American Institute of Mining, Metallurgical and Petroleum Engineers, Inc.
Poor sweep efficiency in waterfloods can cause many barrels of recoverable oil to be bypassed and left in place. Sweep efficiency is a function of variations in permeability both horizontally and vertically. Many types of diverting agents have been used in an attempt to control paths taken by injected fluids, but all have been extremely limited in application. Recently, however, high concentration solutions of certain polyacrylamides have proved highly effective in controlling both horizontal and vertical flood patterns by permeability adjustment. Although their use involves only a short-term treatment, normally without special well preparation or workover equipment, results have been long lasting. This paper describes the use of these polymer materials to alter flood patterns and presents case histories demonstrating horizontal and vertical adjustment.
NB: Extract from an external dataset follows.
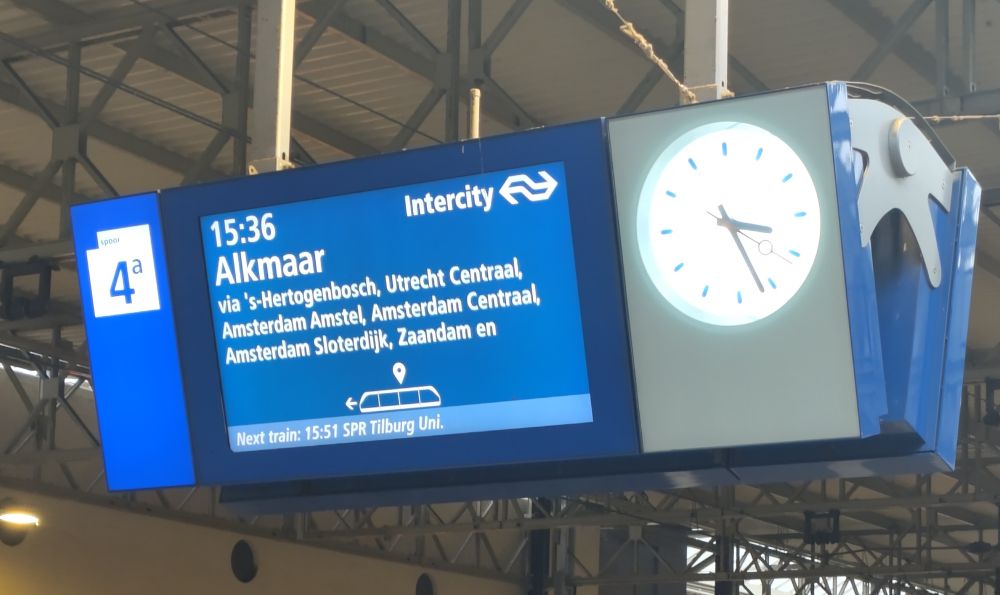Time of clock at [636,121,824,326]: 3:26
In waterflooding, many barrels of recoverable oil are bypassed as injected water seeks out high-permeability zones or streaks through which it flows more easily. This is often apparent on injection profile jobs in which one or more sections over the vertical extent of the formation accept most of the water, while others accept little or none. If such a condition continues to the economic life of a waterflood, it can cause great quantities of oil to remain in place, locked in low-permeability streaks sandwiched between higher permeability streaks that already are watered out. Another condition that quite frequently exists is poor areal distribution of injected water. In this situation, a flood front advances unequally in a horizontal direction and may actually reach one of the offset producers with little or no lateral traverse toward the others. This condition is not apparent on injection logs and usually is determined by production well response over a period of time. In either case, a material or method that diverts fluid from the higher permeability sections and achieves both a uniform vertical and horizontal injection fluid pattern could result in the recovery of many additional barrels during the life of a waterflood project. In this paper the term "sweep efficiency" denotes the efficiency or uniformity, both horizontal and vertical, with which the flood front advances. This should not be confused with "displacement efficiency", which refers to the amount or percentage of oil displaced by the displacing medium.
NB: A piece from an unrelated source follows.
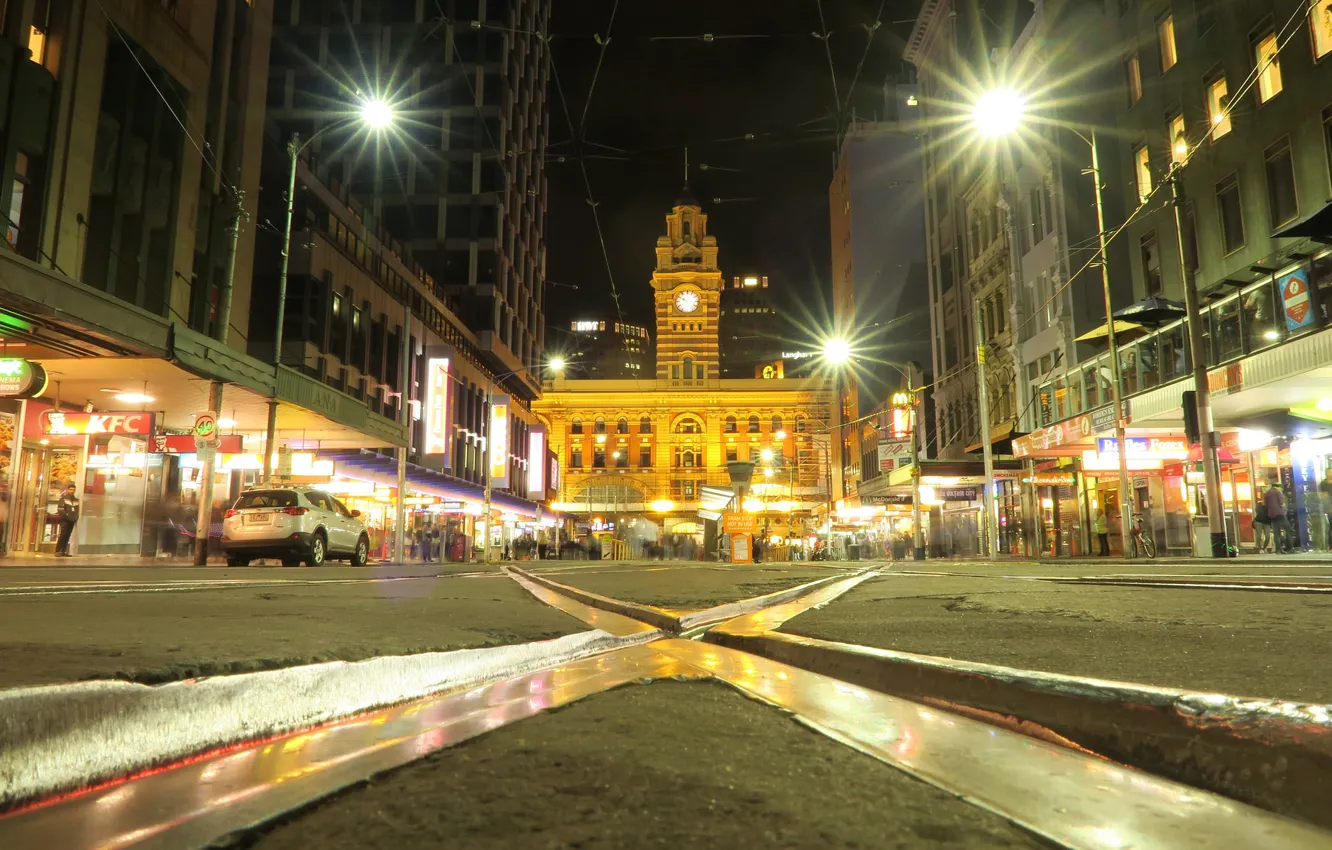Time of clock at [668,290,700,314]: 9:50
To accomplish effective diversion, a suitable material should be injected during the middle or later life of the flood. At this time, the zones into which the material is injected would still contain recoverable oil. For this reason, strict requirements are imposed on the diverting agent. These are that [1] it must reduce the effective permeability to water of the more permeable zones, so that both horizontal and vertical distribution of the injected water is improved; [2] it must be mobile, so that oil remaining in the more permeable zones will continue to be displaced; [3] it must penetrate deeply and be long lasting, so that it is penetrate deeply and be long lasting, so that it is not bypassed; and [4] it must not reduce the effective permeability to oil.
Many materials have been used for diversion in injection wells in the past, but none has fulfilled all the above requirements. Solids, for example, are effective only near the wellbore and accomplish no diversion out in the formation. The more recently devised silicate acid gels are deeply penetrating, but they set up into permanent plugs and cannot be used unless the section is to be abandoned.